_WORK REQUIRED:_
Turn everything in the material below, from the line with "[SDO/AIA 171, 131, 304" down to the line with "lookup(C1.6 flare)", into a numbered list. Skip blank lines and leave the pictures out.

_RECORD EXCERPTS:_
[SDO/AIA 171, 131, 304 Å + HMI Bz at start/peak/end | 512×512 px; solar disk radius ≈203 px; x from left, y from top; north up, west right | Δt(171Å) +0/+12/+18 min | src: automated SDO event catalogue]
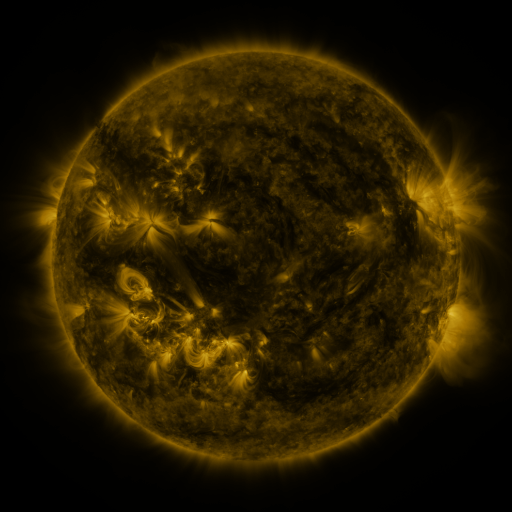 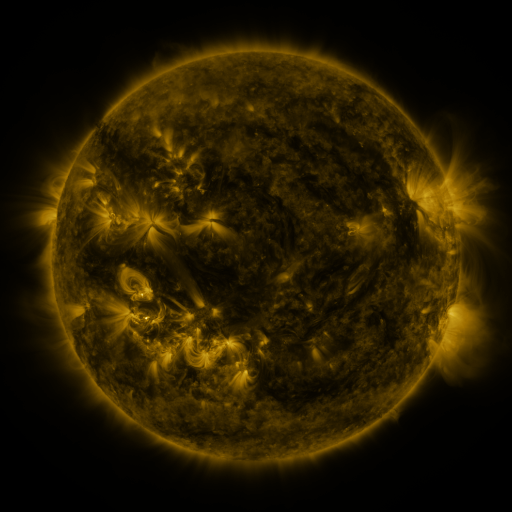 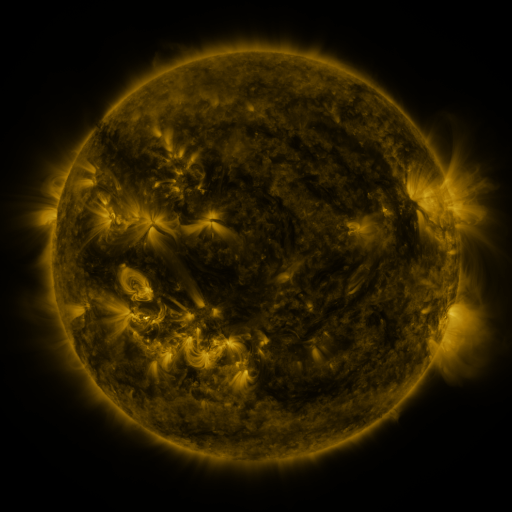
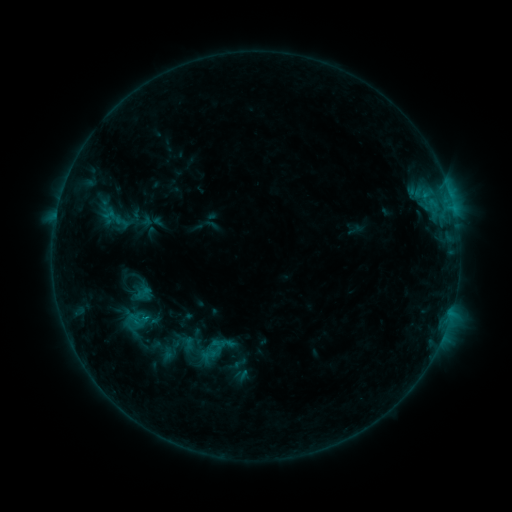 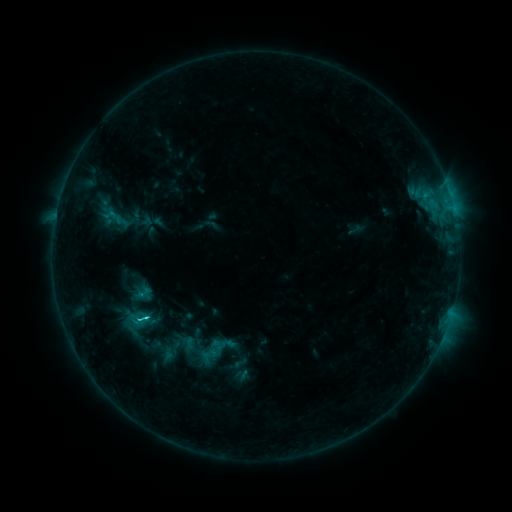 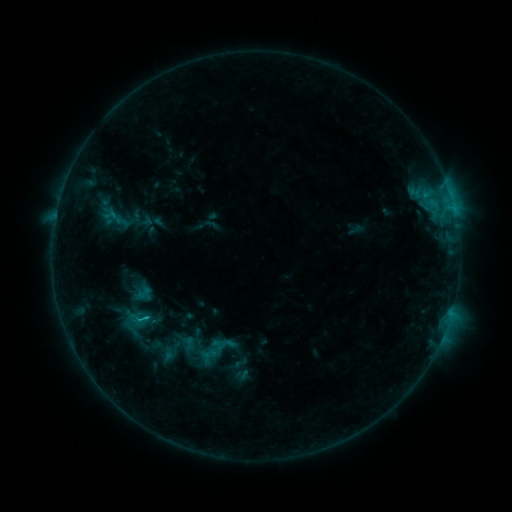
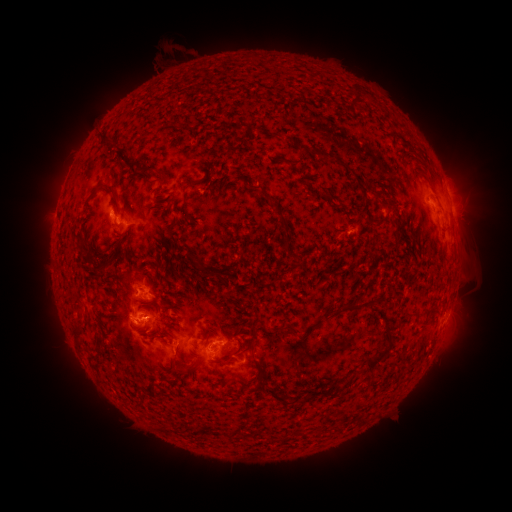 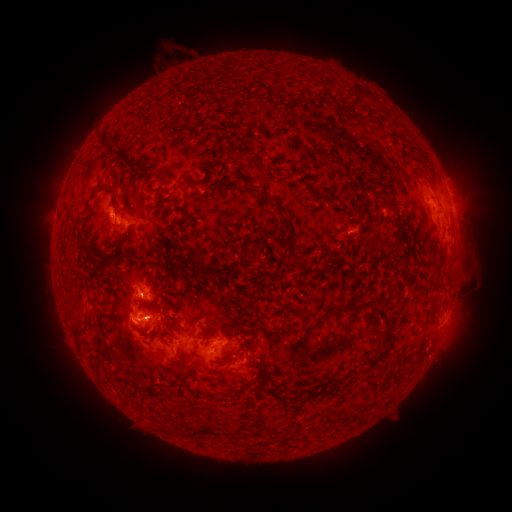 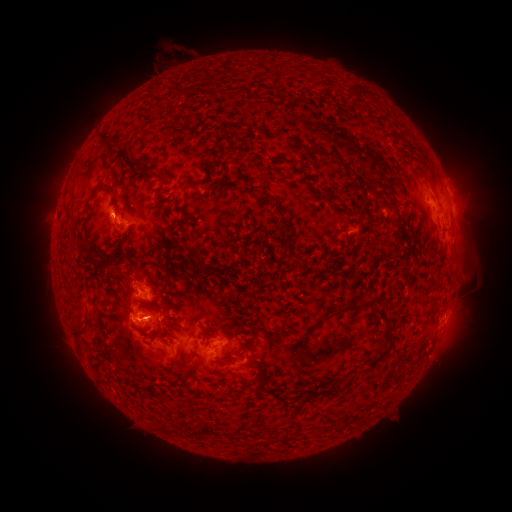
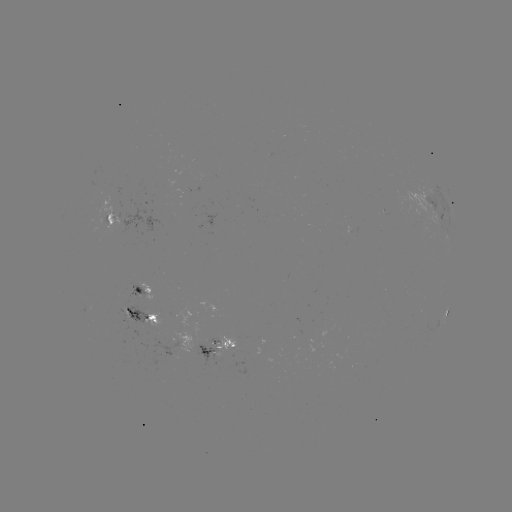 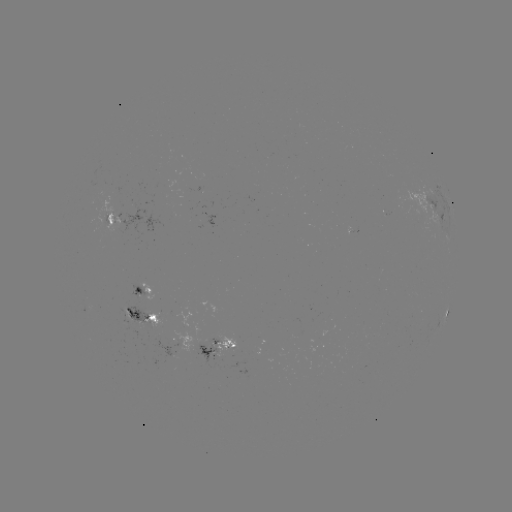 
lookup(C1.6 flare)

* * *

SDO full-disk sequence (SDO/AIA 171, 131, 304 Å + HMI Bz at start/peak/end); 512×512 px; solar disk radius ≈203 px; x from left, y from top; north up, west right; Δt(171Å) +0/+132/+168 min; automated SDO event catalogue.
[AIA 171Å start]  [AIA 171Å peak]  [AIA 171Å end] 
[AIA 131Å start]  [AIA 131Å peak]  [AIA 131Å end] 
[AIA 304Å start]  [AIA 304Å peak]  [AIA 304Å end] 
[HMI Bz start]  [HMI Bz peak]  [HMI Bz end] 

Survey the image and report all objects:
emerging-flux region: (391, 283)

--

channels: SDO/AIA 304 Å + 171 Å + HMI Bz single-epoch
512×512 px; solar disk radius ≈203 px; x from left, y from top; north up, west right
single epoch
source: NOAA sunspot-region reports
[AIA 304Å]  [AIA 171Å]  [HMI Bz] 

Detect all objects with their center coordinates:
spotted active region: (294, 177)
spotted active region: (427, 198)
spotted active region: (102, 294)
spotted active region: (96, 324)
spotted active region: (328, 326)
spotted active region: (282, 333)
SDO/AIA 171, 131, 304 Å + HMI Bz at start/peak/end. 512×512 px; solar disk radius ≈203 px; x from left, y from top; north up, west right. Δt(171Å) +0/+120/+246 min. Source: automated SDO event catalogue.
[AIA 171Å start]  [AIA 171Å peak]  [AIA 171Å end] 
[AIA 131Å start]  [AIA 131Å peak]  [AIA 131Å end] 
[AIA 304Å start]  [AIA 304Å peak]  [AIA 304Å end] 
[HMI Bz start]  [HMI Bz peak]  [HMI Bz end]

_RESPONSE FOR THIS EXERCISE:_
1. [SDO/AIA 171, 131, 304 Å + HMI Bz at start/peak/end | 512×512 px; solar disk radius ≈203 px; x from left, y from top; north up, west right | Δt(171Å) +0/+12/+18 min | src: automated SDO event catalogue]
2. lookup(C1.6 flare)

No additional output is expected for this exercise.